Research Statement

2 minute read

Published:


Below is a statement by Predrag Radivojac regarding my contributions to our paper Fast Nonparametric Estimation of Class Proportions in the Positive-Unlabeled Classification Setting

Dan published a first-author paper at AAAI 2020 entitled “Fast nonparametric estimation of class proportions in the positive-unlabeled classification setting” where he developed and evaluated a new algorithm for estimating class priors in positive-unlabeled learning. Basically, this is a binary classification framework in which all labeled examples are positive and unlabeled data contain a mix of positive and negative examples. The goal is to estimate the fraction of positives in unlabeled data, assuming that labeled data is an i.i.d. sample from the positive class-conditional distribution. Class prior estimation is one of the keys to making progress in positive-unlabeled learning, especially if one is concerned with estimating the posterior distributions.
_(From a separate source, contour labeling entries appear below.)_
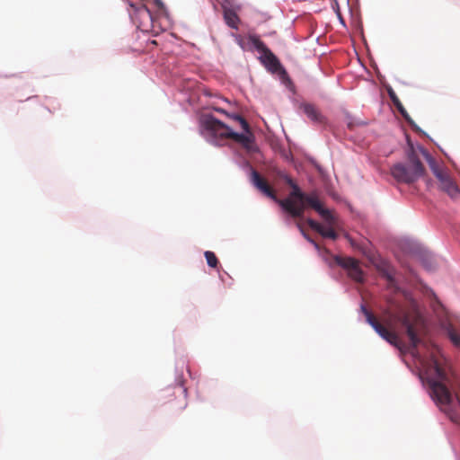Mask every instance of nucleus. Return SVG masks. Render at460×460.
Returning <instances> with one entry per match:
<instances>
[{
	"label": "nucleus",
	"instance_id": "f257e3e1",
	"mask_svg": "<svg viewBox=\"0 0 460 460\" xmlns=\"http://www.w3.org/2000/svg\"><path fill=\"white\" fill-rule=\"evenodd\" d=\"M361 311L366 317V321L373 329L386 341L394 347L401 349L402 342L394 327L396 323H401L405 329V332L410 340L412 349L422 342L421 336L426 332V323L415 305L409 308L397 305L395 309H386L383 313L382 323L377 317L367 308L361 305Z\"/></svg>",
	"mask_w": 460,
	"mask_h": 460
},
{
	"label": "nucleus",
	"instance_id": "f03ea898",
	"mask_svg": "<svg viewBox=\"0 0 460 460\" xmlns=\"http://www.w3.org/2000/svg\"><path fill=\"white\" fill-rule=\"evenodd\" d=\"M425 367L430 396L453 422L460 423V381L434 354Z\"/></svg>",
	"mask_w": 460,
	"mask_h": 460
},
{
	"label": "nucleus",
	"instance_id": "7ed1b4c3",
	"mask_svg": "<svg viewBox=\"0 0 460 460\" xmlns=\"http://www.w3.org/2000/svg\"><path fill=\"white\" fill-rule=\"evenodd\" d=\"M410 166L403 164H396L391 168V174L398 181L402 183H412L423 175L425 169L420 159L415 154L409 156Z\"/></svg>",
	"mask_w": 460,
	"mask_h": 460
},
{
	"label": "nucleus",
	"instance_id": "20e7f679",
	"mask_svg": "<svg viewBox=\"0 0 460 460\" xmlns=\"http://www.w3.org/2000/svg\"><path fill=\"white\" fill-rule=\"evenodd\" d=\"M425 156L432 172L438 181L439 189L453 199L460 197V190L458 186L450 176L449 172L447 170L439 167L435 159L428 153L425 154Z\"/></svg>",
	"mask_w": 460,
	"mask_h": 460
},
{
	"label": "nucleus",
	"instance_id": "39448f33",
	"mask_svg": "<svg viewBox=\"0 0 460 460\" xmlns=\"http://www.w3.org/2000/svg\"><path fill=\"white\" fill-rule=\"evenodd\" d=\"M285 181L292 189L289 197L283 200H278L280 206L294 217H301L304 214V206L300 204L305 194L298 185L289 177L286 176Z\"/></svg>",
	"mask_w": 460,
	"mask_h": 460
},
{
	"label": "nucleus",
	"instance_id": "423d86ee",
	"mask_svg": "<svg viewBox=\"0 0 460 460\" xmlns=\"http://www.w3.org/2000/svg\"><path fill=\"white\" fill-rule=\"evenodd\" d=\"M203 128L206 131L207 137L215 145H220L221 141L232 137L233 130L219 119L208 116L202 120Z\"/></svg>",
	"mask_w": 460,
	"mask_h": 460
},
{
	"label": "nucleus",
	"instance_id": "0eeeda50",
	"mask_svg": "<svg viewBox=\"0 0 460 460\" xmlns=\"http://www.w3.org/2000/svg\"><path fill=\"white\" fill-rule=\"evenodd\" d=\"M249 42L261 53L260 58L261 62L265 67L272 72L276 73L282 69L281 64L277 57L270 51V49L260 40L259 37L252 35L249 37Z\"/></svg>",
	"mask_w": 460,
	"mask_h": 460
},
{
	"label": "nucleus",
	"instance_id": "6e6552de",
	"mask_svg": "<svg viewBox=\"0 0 460 460\" xmlns=\"http://www.w3.org/2000/svg\"><path fill=\"white\" fill-rule=\"evenodd\" d=\"M336 263L347 270L348 275L356 282L362 283L364 281V274L359 267L358 261L351 257H335Z\"/></svg>",
	"mask_w": 460,
	"mask_h": 460
},
{
	"label": "nucleus",
	"instance_id": "1a4fd4ad",
	"mask_svg": "<svg viewBox=\"0 0 460 460\" xmlns=\"http://www.w3.org/2000/svg\"><path fill=\"white\" fill-rule=\"evenodd\" d=\"M300 204H303L304 208L305 206L314 208L327 223H333L334 217L329 209L322 206L316 193L305 194Z\"/></svg>",
	"mask_w": 460,
	"mask_h": 460
},
{
	"label": "nucleus",
	"instance_id": "9d476101",
	"mask_svg": "<svg viewBox=\"0 0 460 460\" xmlns=\"http://www.w3.org/2000/svg\"><path fill=\"white\" fill-rule=\"evenodd\" d=\"M251 182L265 196L278 201L275 190L270 186L267 181L254 169L251 170Z\"/></svg>",
	"mask_w": 460,
	"mask_h": 460
},
{
	"label": "nucleus",
	"instance_id": "9b49d317",
	"mask_svg": "<svg viewBox=\"0 0 460 460\" xmlns=\"http://www.w3.org/2000/svg\"><path fill=\"white\" fill-rule=\"evenodd\" d=\"M306 222L313 230L319 233L323 237L330 238L332 240H336L338 238V234L332 227V225L335 223V219L332 224L328 223L330 225L329 227H324L323 225L311 218H308Z\"/></svg>",
	"mask_w": 460,
	"mask_h": 460
},
{
	"label": "nucleus",
	"instance_id": "f8f14e48",
	"mask_svg": "<svg viewBox=\"0 0 460 460\" xmlns=\"http://www.w3.org/2000/svg\"><path fill=\"white\" fill-rule=\"evenodd\" d=\"M300 109L312 122L316 124L325 123V117L320 112L315 105L312 103H302L300 105Z\"/></svg>",
	"mask_w": 460,
	"mask_h": 460
},
{
	"label": "nucleus",
	"instance_id": "ddd939ff",
	"mask_svg": "<svg viewBox=\"0 0 460 460\" xmlns=\"http://www.w3.org/2000/svg\"><path fill=\"white\" fill-rule=\"evenodd\" d=\"M245 133L246 134L233 132L231 139L241 144L244 148L250 150L253 143V137L250 130L249 132Z\"/></svg>",
	"mask_w": 460,
	"mask_h": 460
},
{
	"label": "nucleus",
	"instance_id": "4468645a",
	"mask_svg": "<svg viewBox=\"0 0 460 460\" xmlns=\"http://www.w3.org/2000/svg\"><path fill=\"white\" fill-rule=\"evenodd\" d=\"M378 271L385 278L390 288H395L396 281L394 277V269L386 263L378 266Z\"/></svg>",
	"mask_w": 460,
	"mask_h": 460
},
{
	"label": "nucleus",
	"instance_id": "2eb2a0df",
	"mask_svg": "<svg viewBox=\"0 0 460 460\" xmlns=\"http://www.w3.org/2000/svg\"><path fill=\"white\" fill-rule=\"evenodd\" d=\"M224 18H225L226 24L229 27L235 29V30L238 29V24L240 22V19H239L237 13L234 10L226 8L224 10Z\"/></svg>",
	"mask_w": 460,
	"mask_h": 460
},
{
	"label": "nucleus",
	"instance_id": "dca6fc26",
	"mask_svg": "<svg viewBox=\"0 0 460 460\" xmlns=\"http://www.w3.org/2000/svg\"><path fill=\"white\" fill-rule=\"evenodd\" d=\"M217 111L218 112H221V113H224L226 114L227 117H229L230 119H232L234 121H237L239 122L242 129L244 131V132H249V123L247 122V120L242 117L241 115L239 114H229L227 112H226L224 110L222 109H217Z\"/></svg>",
	"mask_w": 460,
	"mask_h": 460
},
{
	"label": "nucleus",
	"instance_id": "f3484780",
	"mask_svg": "<svg viewBox=\"0 0 460 460\" xmlns=\"http://www.w3.org/2000/svg\"><path fill=\"white\" fill-rule=\"evenodd\" d=\"M207 263L211 268H216L218 264V260L213 252L207 251L204 253Z\"/></svg>",
	"mask_w": 460,
	"mask_h": 460
},
{
	"label": "nucleus",
	"instance_id": "a211bd4d",
	"mask_svg": "<svg viewBox=\"0 0 460 460\" xmlns=\"http://www.w3.org/2000/svg\"><path fill=\"white\" fill-rule=\"evenodd\" d=\"M447 334L452 343L460 347V336L453 328L448 329Z\"/></svg>",
	"mask_w": 460,
	"mask_h": 460
},
{
	"label": "nucleus",
	"instance_id": "6ab92c4d",
	"mask_svg": "<svg viewBox=\"0 0 460 460\" xmlns=\"http://www.w3.org/2000/svg\"><path fill=\"white\" fill-rule=\"evenodd\" d=\"M394 104L395 105V107L397 108V110L399 111V112L402 115V117L409 122H411V119L409 116V114L407 113L406 110L404 109L403 105L402 104V102H400L399 98L396 99V101L394 102Z\"/></svg>",
	"mask_w": 460,
	"mask_h": 460
},
{
	"label": "nucleus",
	"instance_id": "aec40b11",
	"mask_svg": "<svg viewBox=\"0 0 460 460\" xmlns=\"http://www.w3.org/2000/svg\"><path fill=\"white\" fill-rule=\"evenodd\" d=\"M297 226H298V227L300 228V230H301V232H302L303 235L305 236V238L308 242H310L311 243H313V244H314V246L316 249H319V245H318V243H315V242H314V240H313V239H312L308 234H306L304 232V230L302 229V227H301V226H300L299 224H298Z\"/></svg>",
	"mask_w": 460,
	"mask_h": 460
},
{
	"label": "nucleus",
	"instance_id": "412c9836",
	"mask_svg": "<svg viewBox=\"0 0 460 460\" xmlns=\"http://www.w3.org/2000/svg\"><path fill=\"white\" fill-rule=\"evenodd\" d=\"M297 226H298V227L300 228V230H301V232H302L303 235L305 236V238L308 242H310L311 243H313V244H314V246L316 249H319V245H318V243H315V242H314V240H313V239H312L308 234H306L304 232V230L302 229V227H301V226H300L299 224H298Z\"/></svg>",
	"mask_w": 460,
	"mask_h": 460
},
{
	"label": "nucleus",
	"instance_id": "4be33fe9",
	"mask_svg": "<svg viewBox=\"0 0 460 460\" xmlns=\"http://www.w3.org/2000/svg\"><path fill=\"white\" fill-rule=\"evenodd\" d=\"M154 2L160 11H162V12L164 11L165 7H164V3L161 0H154Z\"/></svg>",
	"mask_w": 460,
	"mask_h": 460
},
{
	"label": "nucleus",
	"instance_id": "5701e85b",
	"mask_svg": "<svg viewBox=\"0 0 460 460\" xmlns=\"http://www.w3.org/2000/svg\"><path fill=\"white\" fill-rule=\"evenodd\" d=\"M389 96L393 102V103L396 101V99H398V97L396 96V94L394 93V91L390 90L389 92Z\"/></svg>",
	"mask_w": 460,
	"mask_h": 460
},
{
	"label": "nucleus",
	"instance_id": "b1692460",
	"mask_svg": "<svg viewBox=\"0 0 460 460\" xmlns=\"http://www.w3.org/2000/svg\"><path fill=\"white\" fill-rule=\"evenodd\" d=\"M347 124L349 128L353 129L355 126H357L358 123H356L352 120H349Z\"/></svg>",
	"mask_w": 460,
	"mask_h": 460
}]
</instances>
Although Dan’s method is not the first in the field (this was in 2008), it is thus far not just the most accurate but also the simplest algorithm. It is also the fastest among those that have reasonably high accuracy. The main methodological idea is to pick a positive example from the set of positives, find and remove the closest unlabeled example from unlabeled data to the picked positive, and repeat this until the unlabeled set is empty. The recorded distances between the sampled positive and its closest unlabeled example then form a curve from which one can hope to estimate class priors. We had a rough idea about this algorithm before Dan joined the group, however, there were non-trivial challenges to be solved to actually develop a working algorithm. The biggest problems were that it was not clear how to treat high-dimensional data, how to do model selection, or how to accurately estimate class priors from the observed curve of recorded distances. We also weren’t quite sure how to do evaluation under the constraints that we needed to do model selection too. All these things had to be figured out if the algorithm was to be successful. Dan has successfully solved all those. The paper was a close collaboration between Dan, Shantanu Jain, and myself (all authors), so many steps were decided through discussion with some back and forths. Dan also wrote parts of the paper. Overall, this was a useful work and a challenging task. Dan demonstrated potential to be a successful researcher as we carried out this work.